As I was looking at this heat map, I noticed an abnormal line in the upper right corner (the little pink box on the graphic). At first, I thought it was a 69xxxxxx pattern (users’ affinity for the number 69 is pointed out in a paper on customer-chosen banking PINs), but it wasn’t. After a closer look at the actual values from the cracked passwords, I found a weird range of nearly complete sequential list of 423 numbers from 67108865 to 67108899 and 67109000 to 67109397. At the time of writing this post, I’m waiting for the validation from LinkedIn that the accounts related to this range may have been automatically generated in some way.

Again, focusing on the results of an easy incremental attack of the passwords, we can discover various strategies (word repetitions, date generations, etc.) that can be reused to crack tens of thousands of more passwords, including strong ones, without using rainbow tables or a powerful CPU/GPU. At the same time, we can find that passwords sometimes reveal some secrets (apart from pure demographic analysis that could have been done on birth dates of LinkedIn users), like that bizarrely long list of numerical passwords.

New Questions

The obvious conclusion, which has been repeated many times elsewhere, is that humans are not good at generating secure passwords. No matter how clever we think we are, we always pick passwords based on some reasoning, like the dates or repetition patterns shown above, and that reasoning can be discerned and used to crack the password. Only truly random passwords are safe from this type of method.

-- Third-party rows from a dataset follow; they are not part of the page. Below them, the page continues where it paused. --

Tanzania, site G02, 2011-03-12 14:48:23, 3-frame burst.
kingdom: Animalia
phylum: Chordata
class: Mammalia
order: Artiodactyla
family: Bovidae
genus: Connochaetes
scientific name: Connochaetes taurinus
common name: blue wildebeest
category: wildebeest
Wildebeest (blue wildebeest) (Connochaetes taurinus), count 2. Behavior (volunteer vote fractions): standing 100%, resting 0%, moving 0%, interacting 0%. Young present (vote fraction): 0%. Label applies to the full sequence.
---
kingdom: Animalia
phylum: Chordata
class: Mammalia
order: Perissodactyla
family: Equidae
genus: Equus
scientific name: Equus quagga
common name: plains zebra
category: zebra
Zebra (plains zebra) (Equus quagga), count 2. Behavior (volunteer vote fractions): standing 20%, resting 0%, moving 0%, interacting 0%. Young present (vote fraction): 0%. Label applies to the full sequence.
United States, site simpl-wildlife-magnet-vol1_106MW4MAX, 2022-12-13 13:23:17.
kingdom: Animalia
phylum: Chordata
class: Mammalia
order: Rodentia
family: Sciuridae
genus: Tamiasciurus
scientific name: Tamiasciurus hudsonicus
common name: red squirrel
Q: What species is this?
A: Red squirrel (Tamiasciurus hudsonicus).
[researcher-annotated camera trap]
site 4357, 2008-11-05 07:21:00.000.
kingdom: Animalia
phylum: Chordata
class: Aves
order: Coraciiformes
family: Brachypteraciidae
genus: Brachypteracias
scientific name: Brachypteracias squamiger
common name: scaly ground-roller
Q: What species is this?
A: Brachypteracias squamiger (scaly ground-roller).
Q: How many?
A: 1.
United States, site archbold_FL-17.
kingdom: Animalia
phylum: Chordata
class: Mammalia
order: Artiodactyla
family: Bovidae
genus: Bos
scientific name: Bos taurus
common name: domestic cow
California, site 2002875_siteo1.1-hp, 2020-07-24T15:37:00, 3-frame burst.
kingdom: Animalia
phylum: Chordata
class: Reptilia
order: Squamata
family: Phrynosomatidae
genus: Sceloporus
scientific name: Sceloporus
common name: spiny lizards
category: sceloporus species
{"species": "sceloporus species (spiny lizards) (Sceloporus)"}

Personally, I’m interested in the person(s) who stole and released the LinkedIn data. Hypothetically, if we are able to unveil information from the released password hashes, and if the hashes that have been “marked” with five 0’s in their beginning are those already cracked by an initial hacker, I am wondering if someone would be able to make a profile of this person by looking at the success rate of different hacking methods such as rainbow tables, incremental mode, dictionary attacks and so forth.